-- PAGE EXCERPT --

- - - - - - -

The federal government should release more monoclonal antibody treatments to the state and "stop playing politics" with the supply, Florida Lt. Gov. Jeanette Núñez told Newsmax on Monday.
"We have the infrastructure in place; we have the sites; we have the staffing; we have the ability to make these lifesaving [monoclonal antibody] treatments available to the public," Nunez told "American Agenda." "We just need the supply, and so instead of getting in our way, instead of allowing us to just continue to do what we were doing so successfully, [President Joe Biden's officials] continue to put obstacles in our way. We want Floridians to have access to this treatment that's effective, and it's proven it's safe. It's efficient. We are just continuing to ask the Biden administration to release the supply.
"Stop playing politics if that's your end game. This is about lives. We want to save lives."
Biden's Department of Health and Human Services started limiting the amount of the treatments individual states could order in September, fearing a shortage during the delta COVID-19 variant surge, Forbes according to reports.
The department decided to allocate the treatments to states with high case counts and low vaccination rates, instead of letting states freely order them on their own, according to Forbes.

- - - - - - -

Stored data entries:
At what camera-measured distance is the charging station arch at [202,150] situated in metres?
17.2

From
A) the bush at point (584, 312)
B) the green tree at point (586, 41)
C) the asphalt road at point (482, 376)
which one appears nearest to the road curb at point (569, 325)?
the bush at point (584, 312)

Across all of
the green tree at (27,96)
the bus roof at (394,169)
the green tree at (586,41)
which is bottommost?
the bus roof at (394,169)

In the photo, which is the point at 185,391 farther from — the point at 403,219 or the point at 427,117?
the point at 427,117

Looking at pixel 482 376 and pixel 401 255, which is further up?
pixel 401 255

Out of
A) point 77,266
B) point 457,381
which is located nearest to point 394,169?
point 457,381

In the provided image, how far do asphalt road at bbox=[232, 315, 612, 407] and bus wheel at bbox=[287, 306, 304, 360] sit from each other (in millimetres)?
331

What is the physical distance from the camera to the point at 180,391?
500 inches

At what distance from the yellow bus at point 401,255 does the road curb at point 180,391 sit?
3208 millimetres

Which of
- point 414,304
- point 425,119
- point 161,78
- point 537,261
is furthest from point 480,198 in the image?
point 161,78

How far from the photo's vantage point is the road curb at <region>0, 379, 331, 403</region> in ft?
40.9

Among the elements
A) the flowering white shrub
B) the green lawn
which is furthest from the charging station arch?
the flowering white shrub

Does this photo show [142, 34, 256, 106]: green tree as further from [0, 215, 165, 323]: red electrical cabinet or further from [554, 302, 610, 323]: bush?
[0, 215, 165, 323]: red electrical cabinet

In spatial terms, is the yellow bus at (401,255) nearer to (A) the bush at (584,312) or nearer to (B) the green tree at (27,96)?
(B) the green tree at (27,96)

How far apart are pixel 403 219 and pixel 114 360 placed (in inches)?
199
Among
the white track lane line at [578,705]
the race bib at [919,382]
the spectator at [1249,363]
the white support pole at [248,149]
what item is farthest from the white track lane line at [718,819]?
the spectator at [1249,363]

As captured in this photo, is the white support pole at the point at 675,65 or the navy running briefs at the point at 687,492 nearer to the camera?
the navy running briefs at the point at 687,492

- - - - - - -

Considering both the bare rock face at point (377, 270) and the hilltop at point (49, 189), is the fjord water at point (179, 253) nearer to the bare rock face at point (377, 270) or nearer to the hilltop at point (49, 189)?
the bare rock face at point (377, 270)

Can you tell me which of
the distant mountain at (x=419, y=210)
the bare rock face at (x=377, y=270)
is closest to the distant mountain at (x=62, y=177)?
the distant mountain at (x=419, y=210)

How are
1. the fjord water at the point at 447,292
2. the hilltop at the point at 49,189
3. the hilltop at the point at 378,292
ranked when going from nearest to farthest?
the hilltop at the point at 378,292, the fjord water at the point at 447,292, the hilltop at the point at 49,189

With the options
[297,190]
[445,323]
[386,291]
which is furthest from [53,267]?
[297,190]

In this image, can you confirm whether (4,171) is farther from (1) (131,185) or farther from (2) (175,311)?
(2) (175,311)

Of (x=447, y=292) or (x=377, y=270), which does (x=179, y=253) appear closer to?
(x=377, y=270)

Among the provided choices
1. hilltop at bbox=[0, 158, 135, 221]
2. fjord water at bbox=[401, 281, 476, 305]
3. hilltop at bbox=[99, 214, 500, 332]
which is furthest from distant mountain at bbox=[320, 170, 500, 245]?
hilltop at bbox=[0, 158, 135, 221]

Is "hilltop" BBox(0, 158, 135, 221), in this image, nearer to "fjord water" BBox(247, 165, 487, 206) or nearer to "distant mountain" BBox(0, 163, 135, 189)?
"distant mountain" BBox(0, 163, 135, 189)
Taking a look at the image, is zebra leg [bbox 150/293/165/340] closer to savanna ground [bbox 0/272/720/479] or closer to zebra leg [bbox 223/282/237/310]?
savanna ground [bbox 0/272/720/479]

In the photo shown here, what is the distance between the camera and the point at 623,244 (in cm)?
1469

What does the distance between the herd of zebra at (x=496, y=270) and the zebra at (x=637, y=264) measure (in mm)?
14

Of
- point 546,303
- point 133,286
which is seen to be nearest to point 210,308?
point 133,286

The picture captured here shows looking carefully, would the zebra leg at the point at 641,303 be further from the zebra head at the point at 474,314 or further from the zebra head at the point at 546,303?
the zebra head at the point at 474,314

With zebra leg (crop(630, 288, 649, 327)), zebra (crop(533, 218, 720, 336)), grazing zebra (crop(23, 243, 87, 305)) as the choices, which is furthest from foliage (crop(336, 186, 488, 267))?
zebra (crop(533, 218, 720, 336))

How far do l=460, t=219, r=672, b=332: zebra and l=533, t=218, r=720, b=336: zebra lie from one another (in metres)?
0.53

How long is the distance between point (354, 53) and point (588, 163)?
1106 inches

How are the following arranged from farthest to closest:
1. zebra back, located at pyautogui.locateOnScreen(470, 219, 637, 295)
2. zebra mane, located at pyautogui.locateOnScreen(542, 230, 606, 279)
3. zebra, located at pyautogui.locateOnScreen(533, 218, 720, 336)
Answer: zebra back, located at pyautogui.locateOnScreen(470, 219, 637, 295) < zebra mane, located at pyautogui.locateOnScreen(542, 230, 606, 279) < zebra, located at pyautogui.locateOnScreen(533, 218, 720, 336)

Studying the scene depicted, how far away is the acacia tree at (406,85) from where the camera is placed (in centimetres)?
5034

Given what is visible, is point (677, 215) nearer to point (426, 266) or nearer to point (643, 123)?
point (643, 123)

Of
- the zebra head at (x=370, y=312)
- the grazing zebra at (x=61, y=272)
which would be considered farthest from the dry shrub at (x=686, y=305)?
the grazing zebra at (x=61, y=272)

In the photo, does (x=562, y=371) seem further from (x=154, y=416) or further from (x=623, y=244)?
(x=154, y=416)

- - - - - - -

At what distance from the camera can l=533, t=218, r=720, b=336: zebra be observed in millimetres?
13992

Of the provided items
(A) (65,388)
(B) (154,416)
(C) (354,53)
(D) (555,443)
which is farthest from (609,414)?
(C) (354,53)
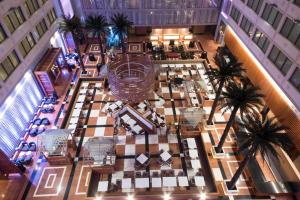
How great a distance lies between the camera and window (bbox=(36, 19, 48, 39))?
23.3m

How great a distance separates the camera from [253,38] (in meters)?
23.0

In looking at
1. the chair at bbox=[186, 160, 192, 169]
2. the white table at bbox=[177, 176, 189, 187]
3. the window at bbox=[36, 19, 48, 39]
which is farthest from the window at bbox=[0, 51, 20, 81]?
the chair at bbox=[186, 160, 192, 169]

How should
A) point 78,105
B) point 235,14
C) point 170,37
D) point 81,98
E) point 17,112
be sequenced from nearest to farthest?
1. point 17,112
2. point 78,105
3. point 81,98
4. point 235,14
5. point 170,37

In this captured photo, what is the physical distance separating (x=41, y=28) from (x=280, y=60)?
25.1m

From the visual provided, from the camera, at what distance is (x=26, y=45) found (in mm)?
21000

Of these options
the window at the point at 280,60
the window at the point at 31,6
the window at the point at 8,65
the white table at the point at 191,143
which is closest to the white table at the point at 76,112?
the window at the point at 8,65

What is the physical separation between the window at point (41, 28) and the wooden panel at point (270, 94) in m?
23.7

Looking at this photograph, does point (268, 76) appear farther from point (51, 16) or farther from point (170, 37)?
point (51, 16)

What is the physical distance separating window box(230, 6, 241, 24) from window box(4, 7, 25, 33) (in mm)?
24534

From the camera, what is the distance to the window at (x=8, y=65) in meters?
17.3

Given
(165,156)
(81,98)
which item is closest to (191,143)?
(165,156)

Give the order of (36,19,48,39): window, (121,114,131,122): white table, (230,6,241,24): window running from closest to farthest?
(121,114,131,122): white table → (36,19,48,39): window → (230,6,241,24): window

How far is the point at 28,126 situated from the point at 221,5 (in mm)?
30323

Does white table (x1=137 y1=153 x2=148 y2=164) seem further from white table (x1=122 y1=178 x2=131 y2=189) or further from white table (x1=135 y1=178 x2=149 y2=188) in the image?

- - - - - - -

-- DIRECTIONS --
Summarize the article on Florida and the monoclonal antibody supply in two sentences.

-- RESULT BELOW --
Florida Lt. Gov. Jeanette Núñez told Newsmax that the state has the infrastructure, sites and staffing to provide monoclonal antibody treatments, and she urged the Biden administration to release more supply and stop playing politics. According to Forbes, the Department of Health and Human Services began limiting state orders in September because it feared a shortage during the delta surge, and it allocated the treatments to states with high case counts and low vaccination rates.